##### EXCERTO DO DOCUMENTO

Revi na televisão o célebre debate entre Mário Soares e Álvaro Cunhal, que mostra bem, como tenho dito e escrito, que o tempo é o verdadeiro juiz da verdade, ou, se preferirem, é o que permite fazer o julgamento das ideias e dos acontecimentos de um tempo passado. As dúvidas serão cada vez menos à medida que o tempo passa.
Neste debate de há 45 anos, verifica-se facilmente que Mário Soares estava do lado da razão, e aqueles que sabiam isso em 1975 merecem o nosso maior respeito. Respeito que pode existir também para com Álvaro Cunhal, mas pela luta que desenvolveu contra o anterior regime, onde esteve do lado certo da história. Mas não quando debateu o país com Mário Soares, já que a sua visão de Portugal e do mundo resultou distorcida, fosse pela ideologia que professava, fosse por mera teimosia, que o impediram de compreender que as suas propostas estavam já fora do seu tempo próprio, sendo, além disso, perigosas. Recordo, por exemplo, a questão dos SUV – Soldados Unidos Venceremos.
Depois do debate, Portugal ainda teve as nacionalizações, a ocupação de terras no Alentejo, os ataques dos sindicatos às empresas, o que levou ao fecho de muitas delas e ao desemprego de milhares de trabalhadores. Quando o processo terminou, o país estava derrotado, mais pobre. A perceção errada de Álvaro Cunhal desbaratou recursos e Portugal perdeu muitos anos para recuperar o tempo perdido. Em algumas circunstâncias, ainda não recuperou.

##########

[INSTRUÇÕES]
1. Transcreva do texto sobre o debate o trecho que vai de "Depois do debate, Portugal" a "ainda não recuperou.".
2. No texto sobre o debate, o que significa a sigla SUV?
3. Traduza para inglês a seguinte frase do texto sobre o debate: "Quando o processo terminou, o país estava derrotado, mais pobre."
Os registos não têm qualquer relação com o texto sobre o debate.

##### DADOS REGISTADOS

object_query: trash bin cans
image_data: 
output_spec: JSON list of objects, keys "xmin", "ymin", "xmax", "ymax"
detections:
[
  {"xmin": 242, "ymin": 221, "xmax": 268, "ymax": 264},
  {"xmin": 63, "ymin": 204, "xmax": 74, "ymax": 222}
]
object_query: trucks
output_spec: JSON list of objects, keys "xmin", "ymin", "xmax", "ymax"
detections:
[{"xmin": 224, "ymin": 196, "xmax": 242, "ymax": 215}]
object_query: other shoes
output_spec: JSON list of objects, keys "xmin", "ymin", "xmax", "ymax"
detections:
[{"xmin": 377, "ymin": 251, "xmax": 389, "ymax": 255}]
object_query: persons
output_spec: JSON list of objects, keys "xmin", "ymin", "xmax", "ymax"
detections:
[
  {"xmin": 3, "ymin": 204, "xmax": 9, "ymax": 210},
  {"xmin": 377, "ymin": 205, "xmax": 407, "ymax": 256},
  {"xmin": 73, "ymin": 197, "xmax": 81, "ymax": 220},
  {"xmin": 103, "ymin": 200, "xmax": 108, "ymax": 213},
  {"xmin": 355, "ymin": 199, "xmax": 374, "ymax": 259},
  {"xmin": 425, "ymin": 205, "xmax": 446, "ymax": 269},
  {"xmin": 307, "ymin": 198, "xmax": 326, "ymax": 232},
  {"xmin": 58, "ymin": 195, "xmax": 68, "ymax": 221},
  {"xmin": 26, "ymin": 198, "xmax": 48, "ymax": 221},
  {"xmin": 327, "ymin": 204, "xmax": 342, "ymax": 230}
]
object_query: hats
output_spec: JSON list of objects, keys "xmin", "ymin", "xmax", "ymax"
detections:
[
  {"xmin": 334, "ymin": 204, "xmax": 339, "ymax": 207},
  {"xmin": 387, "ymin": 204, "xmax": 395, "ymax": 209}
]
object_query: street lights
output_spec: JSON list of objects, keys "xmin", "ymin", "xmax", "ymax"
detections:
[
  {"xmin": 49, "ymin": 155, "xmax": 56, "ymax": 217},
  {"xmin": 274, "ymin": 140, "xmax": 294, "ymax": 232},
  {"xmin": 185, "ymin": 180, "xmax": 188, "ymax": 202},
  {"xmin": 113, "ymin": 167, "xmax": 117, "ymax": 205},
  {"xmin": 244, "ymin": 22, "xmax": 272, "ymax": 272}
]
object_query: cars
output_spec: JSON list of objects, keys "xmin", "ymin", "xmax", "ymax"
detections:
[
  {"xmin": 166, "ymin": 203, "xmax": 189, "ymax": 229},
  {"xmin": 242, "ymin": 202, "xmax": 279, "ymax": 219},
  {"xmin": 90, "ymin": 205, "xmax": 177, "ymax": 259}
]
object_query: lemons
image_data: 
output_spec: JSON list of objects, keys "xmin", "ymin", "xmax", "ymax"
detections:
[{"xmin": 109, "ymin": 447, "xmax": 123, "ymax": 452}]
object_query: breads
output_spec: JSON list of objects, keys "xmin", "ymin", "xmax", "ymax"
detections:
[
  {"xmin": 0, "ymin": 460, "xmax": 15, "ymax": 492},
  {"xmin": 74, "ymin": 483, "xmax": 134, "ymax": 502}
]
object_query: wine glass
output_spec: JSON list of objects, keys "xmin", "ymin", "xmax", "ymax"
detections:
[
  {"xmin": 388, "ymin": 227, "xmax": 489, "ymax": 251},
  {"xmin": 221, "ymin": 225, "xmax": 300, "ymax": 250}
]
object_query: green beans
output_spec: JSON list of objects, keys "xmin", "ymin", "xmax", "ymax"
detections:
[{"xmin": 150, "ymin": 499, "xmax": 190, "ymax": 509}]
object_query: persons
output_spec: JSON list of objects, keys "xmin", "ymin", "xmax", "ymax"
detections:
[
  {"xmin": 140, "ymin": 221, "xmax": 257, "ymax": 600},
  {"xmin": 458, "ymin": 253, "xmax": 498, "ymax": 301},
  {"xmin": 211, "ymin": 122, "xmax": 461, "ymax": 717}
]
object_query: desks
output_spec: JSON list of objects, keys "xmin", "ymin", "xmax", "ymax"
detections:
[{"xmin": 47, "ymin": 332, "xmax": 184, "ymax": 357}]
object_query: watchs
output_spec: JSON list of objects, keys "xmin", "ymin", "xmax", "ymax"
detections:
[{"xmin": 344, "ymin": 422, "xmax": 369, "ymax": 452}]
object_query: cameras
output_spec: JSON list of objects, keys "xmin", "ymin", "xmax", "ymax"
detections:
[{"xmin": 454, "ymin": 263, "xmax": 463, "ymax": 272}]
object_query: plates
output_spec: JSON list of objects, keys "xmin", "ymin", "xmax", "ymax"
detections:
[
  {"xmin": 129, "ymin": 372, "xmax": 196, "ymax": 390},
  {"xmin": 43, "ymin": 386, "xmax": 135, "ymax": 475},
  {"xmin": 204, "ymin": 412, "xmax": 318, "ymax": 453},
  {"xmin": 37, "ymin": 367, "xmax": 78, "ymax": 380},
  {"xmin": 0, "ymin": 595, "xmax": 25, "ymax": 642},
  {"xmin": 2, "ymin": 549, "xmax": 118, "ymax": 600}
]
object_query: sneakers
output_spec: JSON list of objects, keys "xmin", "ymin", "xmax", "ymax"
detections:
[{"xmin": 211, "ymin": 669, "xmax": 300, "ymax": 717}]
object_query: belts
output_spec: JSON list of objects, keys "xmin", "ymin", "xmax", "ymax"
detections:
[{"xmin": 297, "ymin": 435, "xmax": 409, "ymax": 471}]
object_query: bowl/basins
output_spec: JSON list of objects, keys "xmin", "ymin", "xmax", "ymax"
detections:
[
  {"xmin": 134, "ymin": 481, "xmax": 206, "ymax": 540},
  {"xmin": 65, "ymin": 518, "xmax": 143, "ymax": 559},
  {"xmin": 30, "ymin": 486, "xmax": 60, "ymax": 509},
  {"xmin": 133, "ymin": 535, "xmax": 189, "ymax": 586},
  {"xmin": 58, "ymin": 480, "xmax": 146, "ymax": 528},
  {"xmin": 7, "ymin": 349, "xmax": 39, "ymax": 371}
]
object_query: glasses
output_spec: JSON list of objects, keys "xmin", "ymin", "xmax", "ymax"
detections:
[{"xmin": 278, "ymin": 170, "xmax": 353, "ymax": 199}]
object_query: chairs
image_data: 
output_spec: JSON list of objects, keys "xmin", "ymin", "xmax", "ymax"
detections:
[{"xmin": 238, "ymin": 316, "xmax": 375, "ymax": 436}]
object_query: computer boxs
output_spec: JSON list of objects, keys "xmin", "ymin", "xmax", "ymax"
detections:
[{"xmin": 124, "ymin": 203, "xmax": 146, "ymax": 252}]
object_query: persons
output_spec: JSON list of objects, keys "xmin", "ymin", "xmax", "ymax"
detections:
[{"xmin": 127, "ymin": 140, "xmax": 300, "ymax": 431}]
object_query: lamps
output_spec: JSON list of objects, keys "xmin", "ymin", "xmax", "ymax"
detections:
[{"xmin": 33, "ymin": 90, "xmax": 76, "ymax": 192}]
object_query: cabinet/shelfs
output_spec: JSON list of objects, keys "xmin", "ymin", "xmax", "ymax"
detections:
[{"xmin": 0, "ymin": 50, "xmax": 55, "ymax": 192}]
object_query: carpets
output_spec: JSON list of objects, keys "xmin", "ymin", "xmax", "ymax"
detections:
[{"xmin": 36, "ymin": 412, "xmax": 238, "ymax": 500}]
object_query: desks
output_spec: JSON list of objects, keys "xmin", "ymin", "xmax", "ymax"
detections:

##########

[AS SOLUÇÕES]
1.
Depois do debate, Portugal ainda teve as nacionalizações, a ocupação de terras no Alentejo, os ataques dos sindicatos às empresas, o que levou ao fecho de muitas delas e ao desemprego de milhares de trabalhadores. Quando o processo terminou, o país estava derrotado, mais pobre. A perceção errada de Álvaro Cunhal desbaratou recursos e Portugal perdeu muitos anos para recuperar o tempo perdido. Em algumas circunstâncias, ainda não recuperou.

2. Soldados Unidos Venceremos.

3. When the process ended, the country was defeated, poorer.